The government has been vocal about its strict intolerance for protests. But there may be a turning point on the horizon
The government has been vocal about its strict intolerance for protests that prohibit them from “doing their job”, using the archaic and human rights-violating anti-terrorism laws to validate Mapuche actions as such. But is there a turning point on the horizon?

The physical distance between Mapuche communities and the high-rises of Santiago has made it easy to ignore the atrocities the Mapuche and other groups have been exposed to over the years. However, the urgent action needed to mitigate the impacts of global climate change is closing the vast gap of concern and understanding between Mapuche and government values. Climate change, as a pressing issue that requires immediate action, has been brought to the doorsteps of city offices, through pressure from local and international communities in movements and official agreements like those reached in Paris late last year.

The time may be upon government officials to listen to the collective voice of the Mapuche and adopt their approach in becoming more aligned with environmental protection efforts: their survival and the survival of their children rely on it.

While the reasons for the governmental increase in environmental concerns may not be predicated on creating peace between these two groups, there is an unusual opportunity to do so that may initially be peripheral but has the potential to start a new peacebuilding process in the area.

The moment has arrived for the Chilean government to acknowledge alternative ways of regarding peace and the environment
The government could take a more active role in consulting Mapuche leaders about improved ways to envision development in “shared” areas. By leveraging Mapuche knowledge regarding natural resource management and considering the greater environmental impacts of proposed development projects, the government set a new standard for communication that promotes lasting peace between the groups.

In using nature as a vehicle to build peace between these groups, there seems to be hopeful outcomes that would serve to align the Chilean government more appropriately with international environmental and human rights-based regulations (such as UNDRIP), improve their relationships with the Mapuche community, and show a more robust attempt to sustainably address the needs of our planet’s health.

Innovative leadership from the Chilean government is crucial to the incorporation of local and traditional knowledge into policies that dictate how development happens within the country’s political boundaries.

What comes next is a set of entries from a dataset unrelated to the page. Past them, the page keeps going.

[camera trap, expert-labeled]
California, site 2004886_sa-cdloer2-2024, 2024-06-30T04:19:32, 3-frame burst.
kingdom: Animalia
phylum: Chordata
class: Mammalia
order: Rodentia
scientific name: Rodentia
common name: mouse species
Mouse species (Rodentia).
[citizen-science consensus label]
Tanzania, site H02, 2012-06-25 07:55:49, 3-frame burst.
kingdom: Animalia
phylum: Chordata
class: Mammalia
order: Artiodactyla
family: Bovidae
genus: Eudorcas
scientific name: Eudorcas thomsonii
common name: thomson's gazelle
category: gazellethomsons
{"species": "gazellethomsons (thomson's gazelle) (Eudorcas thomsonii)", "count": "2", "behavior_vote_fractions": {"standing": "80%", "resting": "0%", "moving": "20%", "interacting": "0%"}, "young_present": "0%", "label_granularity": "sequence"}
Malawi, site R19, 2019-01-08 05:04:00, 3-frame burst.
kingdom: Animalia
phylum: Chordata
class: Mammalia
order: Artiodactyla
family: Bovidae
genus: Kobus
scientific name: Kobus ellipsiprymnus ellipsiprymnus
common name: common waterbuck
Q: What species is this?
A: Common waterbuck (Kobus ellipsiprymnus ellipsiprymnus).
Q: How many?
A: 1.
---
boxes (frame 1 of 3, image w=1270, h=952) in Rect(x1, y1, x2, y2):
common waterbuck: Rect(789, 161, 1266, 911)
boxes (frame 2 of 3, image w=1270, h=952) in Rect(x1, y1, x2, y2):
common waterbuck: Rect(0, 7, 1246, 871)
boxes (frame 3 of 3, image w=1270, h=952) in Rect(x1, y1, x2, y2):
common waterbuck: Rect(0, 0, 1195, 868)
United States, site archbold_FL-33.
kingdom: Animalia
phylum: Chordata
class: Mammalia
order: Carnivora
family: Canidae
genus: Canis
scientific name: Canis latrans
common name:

The pressures of climate change have and will continue to confront the Chilean government, and its internal leadership will determine whether or not they seize the opportunity to create something new with the Mapuche community in their efforts to adapt to and mitigate those impacts.

The moment has arrived for the Chilean government to acknowledge alternative ways of thinking regarding peace and the environment. This change is most likely going to come from the urgent concerns and fears for the future that climate change presents to those government officials and the legacies they seek to leave behind. If a peace process is sparked between the Mapuche and the Chilean Government due to common efforts to answer calls for climate change action, it would be “matar dos pájaros de un tiro,” as Chileans say or killing two birds with one stone.